Tilla had said that Jimmy disappeared. They were related, and if Jimmy were like Adam, then maybe that explained the similarity in their magic.
“Why didn’t I know about this?” Adam asked. “About him?”
“It was before you were born,” Tilla said. “We never knew what happened to him. He was Sue’s baby, her youngest. It broke her heart.”
That might explain why there’d been no pictures, no mementos. Still, Sue had hidden Jimmy from Adam completely. She’d hidden her broken heart, and it stung.
“Mom hated him,” Jodi said with a shrug. “That’s all I know.”
“Jimmy’s grandfather doted on him,” Tilla said. “I remember Robert saying that. Sue didn’t like it.”
“Why?” Adam asked.
“It was inappropriate. No, not like that,” Tilla said in response to Adam’s expression. “Sue didn’t want them spending time together, but she never really said why.”

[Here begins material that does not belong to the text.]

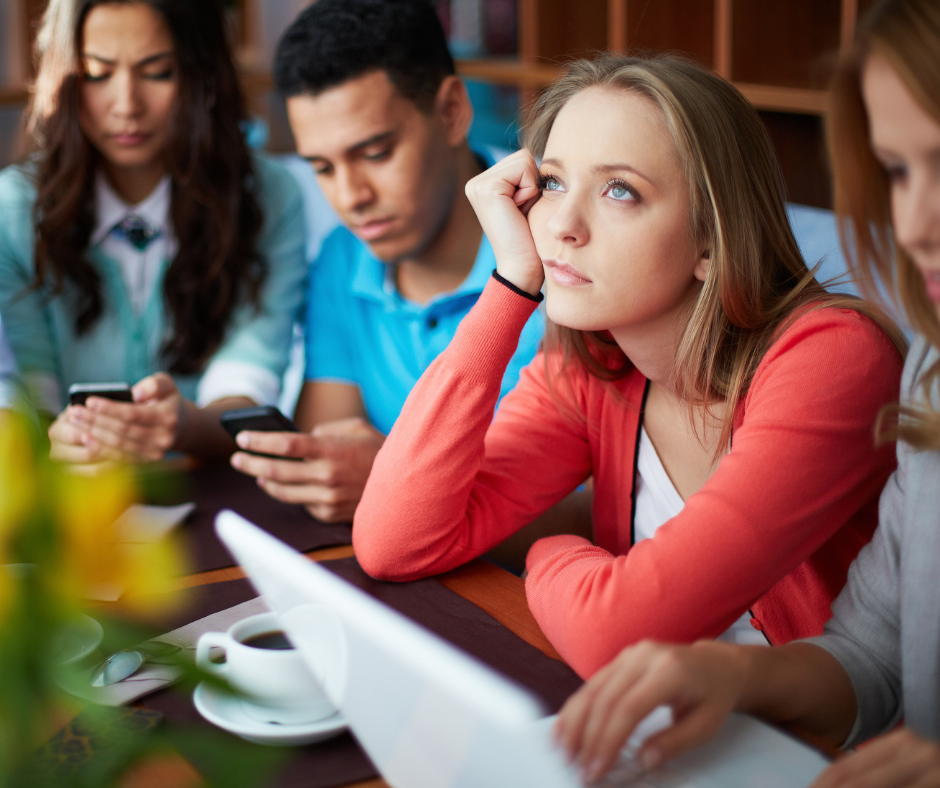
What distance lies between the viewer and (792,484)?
838 mm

“Sue’s Sight was really strong,” Adam said. “If her instincts were telling her something was wrong, something was wrong.”

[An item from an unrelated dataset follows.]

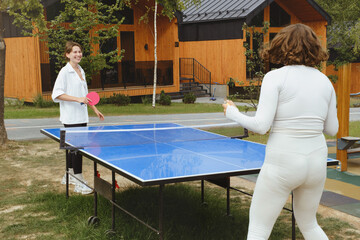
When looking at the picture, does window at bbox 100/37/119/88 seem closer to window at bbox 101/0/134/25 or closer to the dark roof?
window at bbox 101/0/134/25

“Then Jimmy disappeared. Sue was devastated. Tommy and Noreen had already moved out. That’s when Sue left James Senior.”
“I always thought he left her,” Adam said.
“No,” Tilla said. “She walked out. Got a divorce from that Jenkins woman. It happened, not as much as it does now, but it happened. She went from man to man after that.”
The note of distaste in his mother’s voice told Adam what Tilla thought of that. She’d only ever been with their father. Adam knew she was old-fashioned, and to be honest, he wasn’t much different. He wasn’t prone to spending time with guys he didn’t really like, not that there had been many between Silver and Vic.
Still, he smiled. Sue had been a bit wild in her day, and Adam admired that she’d done her own thing, what she’d wanted, and hadn’t tried to fit into what Guthrie thought a woman should be.
“I think she went a little crazy then,” Tilla mused. “Losing Jimmy.”
“What about great-grandpa?” Bobby asked, face pinching with thought. “I remember him. A little.”
“He died. Your dad always wanted to buy the old place, but it went to James Senior and his kids. It might be yours now, Jodi.”
“Uncle Tommy has the deed,” Jodi said. “Won’t sell it and wouldn’t give it to Mom. Said he promised his grandpa he’d keep it in the family, but he’s never done anything with it. Says he doesn’t have the money.”
The way she said it told Adam everything he needed to know about why Noreen and Jodi had been so quick to move into Sue’s trailer. They thought they deserved it, that it was owed to them.
“I think we should talk to Tommy,” Adam said. “See if he can tell us where to find Jimmy.”
“What are you thinking?” Bobby asked.
“Nothing solid, but I’m starting to think that Jodi’s right about some kind of legacy, and I’m starting to think it’s not anything good.”